What’s at play here?
A loss of motivation primarily. When the contribution of every member is put together to achieve a collective goal, loafing happens more easily. One does not feel the impulse or excitement to put their best foot forward. As a result, there is a diffusion of responsibility. One might think that somebody else will eventually do it, so why bother? The result is a compromised outcome. “When nobody’s noticing your effort, it is easier to put things off. There is a lack of accountability too. You do the bare minimum and take a mental back seat. Lack of ownership makes things worse because if the project gets flack, you cannot be blamed for it,” says Delhi-based leadership coach Sudhir Krishnaswamy. Productivity takes a hit. Social loafing reduces the impact of a project. In short, it can be detrimental to professional outcomes.
There are ways to reduce this at the workplace.
Group size: Studies have shown that social loafing is less prevalent in smaller groups. This is because it is easier to notice individual contributions. The larger the group, the more chances of one’s efforts getting diluted.
Work allocation: Instead of letting the team figure it out, making each member responsible for a set of tasks can reap better outcomes. By this, the morale of the staff improves as well. They know they are being watched and thus, perform well. “A pro tip: Try allocating tasks based on individual strengths of team members. Use their skills to improve the efficacy of outcomes. If they are put to a task they genuinely enjoy, the chances of them doing it well increase multi-fold,” says Krishnaswamy.

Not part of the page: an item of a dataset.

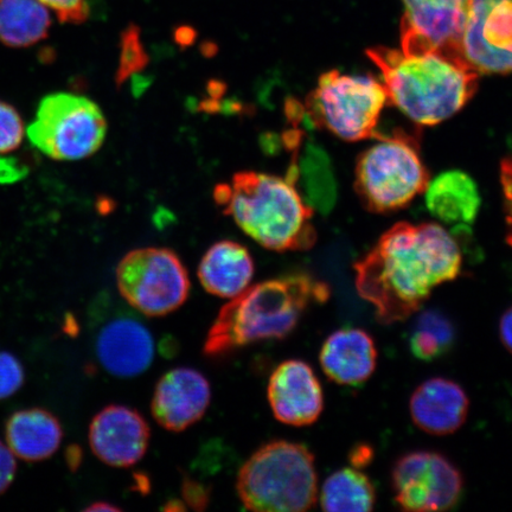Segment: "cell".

Smaller team collaborations: The smaller the group, the better chance for ownership. There is no need to pile people up on a project. For maximising potential, keep the group size to four to seven members. With this, there will be better engagement and communication. In her study, ‘Why individuals in larger teams perform worse,’ Jennifer S Mueller from the University of Pennsylvania, the United States, found that ‘employee perceives that support is less available in the team as team size increases… larger teams diminish perceptions of available support which would otherwise buffer stressful experiences and promote performance.’
Have one-member teams: In some professional environments or specific projects, one-member teams can be more beneficial than larger groups. Contrary to popular belief, working solo gets the job done as efficiently as collective ones. “Some people thrive when working by themselves as it gives them all the flexibility. It puts them in the driver’s seat and gives them a sense of power. They can take more risks. It eliminates conflict too,” says Gurugram-based management consultant Sheena Raj.
Evaluation: Rather than leaving this crucial step to the end of the project, it is better to take stock a couple of times in the middle. “One can achieve this by setting milestones. It is an effective way of gauging progress and monitoring performance. It also allows time for course corrections,” says Raj.
Social loafing creates two distinct identities within the group. One, ‘in-group’ or people who identify with the common goal of the group and do what is expected by contributing equally. The other being the ‘out-group’ or people, who by contrast, do not participate actively, leading to a contribution disparity.